Responsabilità omissiva: sindaci in rivolta dopo gli ultimi casi

«Piove, governo ladro!» recita uno tra i più famosi detti satirici italiani associati alla politica, che si ritiene debba le sue origini ai tempi dei mazziniani, se non addirittura a quelli dell’impero romano.

In ogni caso, l’insofferenza verso la classe amministrativa ha avuto tutto il tempo di radicarsi nell’italiano e nel suo modus vivendi, fino a trovare una sua dimensione nel Codice Penale. A volte i disastri dovuti alla negligenza dei politici giustificano in pieno lo slogan, altre lo tirano in ballo con il significato ironico originario per descrivere derive che profumano d’assurdo.

I fatti di Crema sembrano appartenere alla seconda categoria: un bimbo di quattro anni in carico all’asilo comunale, lo scorso ottobre, ha inserito la mano nel cardine di una porta tagliafuoco e si è ritrovato due dita della mano schiacciate dalla sua repentina chiusura. Per fortuna, il bimbo non ha riportato alcun danno permanente, nonostante abbia avuto bisogno di trascorrere tre mesi in convalescenza.

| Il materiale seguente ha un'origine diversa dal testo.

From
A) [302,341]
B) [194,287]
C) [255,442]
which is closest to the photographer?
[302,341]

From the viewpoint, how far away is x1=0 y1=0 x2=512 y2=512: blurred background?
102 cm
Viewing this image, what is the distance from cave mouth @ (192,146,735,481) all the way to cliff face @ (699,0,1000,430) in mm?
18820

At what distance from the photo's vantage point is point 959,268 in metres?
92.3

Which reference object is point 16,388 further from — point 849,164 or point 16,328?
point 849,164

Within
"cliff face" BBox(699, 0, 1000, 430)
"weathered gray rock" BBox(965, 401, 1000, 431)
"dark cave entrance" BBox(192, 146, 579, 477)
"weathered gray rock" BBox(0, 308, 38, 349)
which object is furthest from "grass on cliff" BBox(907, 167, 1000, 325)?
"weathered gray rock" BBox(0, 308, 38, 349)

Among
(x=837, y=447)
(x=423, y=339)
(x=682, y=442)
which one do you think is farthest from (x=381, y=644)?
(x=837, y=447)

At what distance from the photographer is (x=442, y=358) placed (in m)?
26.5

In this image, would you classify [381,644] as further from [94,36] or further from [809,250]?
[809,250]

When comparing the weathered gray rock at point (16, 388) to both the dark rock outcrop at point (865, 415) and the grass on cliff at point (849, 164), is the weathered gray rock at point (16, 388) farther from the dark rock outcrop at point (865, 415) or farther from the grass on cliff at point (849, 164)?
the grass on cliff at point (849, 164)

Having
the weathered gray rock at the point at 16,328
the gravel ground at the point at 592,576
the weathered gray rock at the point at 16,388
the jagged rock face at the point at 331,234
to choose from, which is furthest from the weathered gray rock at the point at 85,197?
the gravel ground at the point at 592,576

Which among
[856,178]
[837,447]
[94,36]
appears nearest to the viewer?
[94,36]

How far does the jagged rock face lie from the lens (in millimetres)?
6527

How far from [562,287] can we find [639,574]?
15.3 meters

Arrivando al campo giudiziario, è proprio la lunghezza di tali cure ad autorizzare la denuncia dei responsabili dell’incidente, di cui si accerteranno eventuali negligenze od omissioni nel corso delle indagini. Ma essi chi sarebbero, di grazia? La maestra che teneva l’infante in custodia? Il dirigente scolastico dell’istituto? Il responsabile della sicurezza, se soggetto differente da quest’ultimo? Il tecnico che ha montato la porta o, eventualmente, il responsabile nominato dal comune per l’edilizia scolastica? Figuriamoci: colpevole in ultima istanza, anche in casi fortuiti e imprevedibili come questo, è il sindaco.

Stefania Bonaldi, primo cittadino del centro in provincia di Cremona, ha infatti annunciato in Consiglio Comunale di aver ricevuto un avviso di garanzia in merito alla faccenda delle dita schiacciate, senza nascondere sia l’avvilimento per la vicenda sia la rabbia per l’assurdità della situazione in cui si trova.

A seguito della sua dichiarazione, l’associazione dei sindaci guidata da Antonio Decaro è tornata a farsi sentire per la seconda volta in poche settimane (precedentemente lo aveva fatto per la condanna di un anno e sei mesi inflitta a Chiara Appendino per i fatti di piazza San Carlo del 2017), invocando maggiori tutele legali e una ridefinizione del concetto di responsabilità omissiva, secondo il quale non prendere tutte le precauzioni possibili affinché un evento non si verifichi equivale a cagionarlo.

Tuttavia, tale definizione è fallace, in quanto a evento avvenuto è sempre possibile rilevare qualcosa che poteva essere predetto e profilare una responsabilità omissiva di qualche tipo. Spesso ciò avviene in modo pienamente discrezionale da parte del magistrato incaricato, in quanto non esistono tabelle o criteri certi che fungano da linea di confine tra il razionalmente prevedibile e la sfera di cristallo.

Nel caso Appendino, ad esempio, secondo l’accusa il Comune avrebbe dovuto annullare la proiezione calcolando il rischio dell’uso, fino a quel momento inedito, dello spray urticante da parte dei rapinatori e il conseguente panico generale, mentre Bonaldi avrebbe dovuto vigilare su ogni cardine di ogni porta di ogni edificio comunale, magari ispezionandole di notte. Contestualmente, tuttavia, se un’impresa privata lucra per decenni su una concessione pubblica e taglia sulla manutenzione fino a quando crolla un ponte e ci rimangono secche decine di persone, la faccenda cade nel vuoto ed essa si ritrova pure due miliardi e mezzo di buonuscita.

A questo punto, appare chiaro perché in Italia si trovano sempre meno persone disposte a caricarsi la fascia di primo cittadino sulle spalle. Come dar loro torto: sebbene foriero di onori e privilegi, quasi nessuno sarebbe entusiasta di ricoprire un ruolo che comporta il rischio d’arresto a ogni soffio di vento.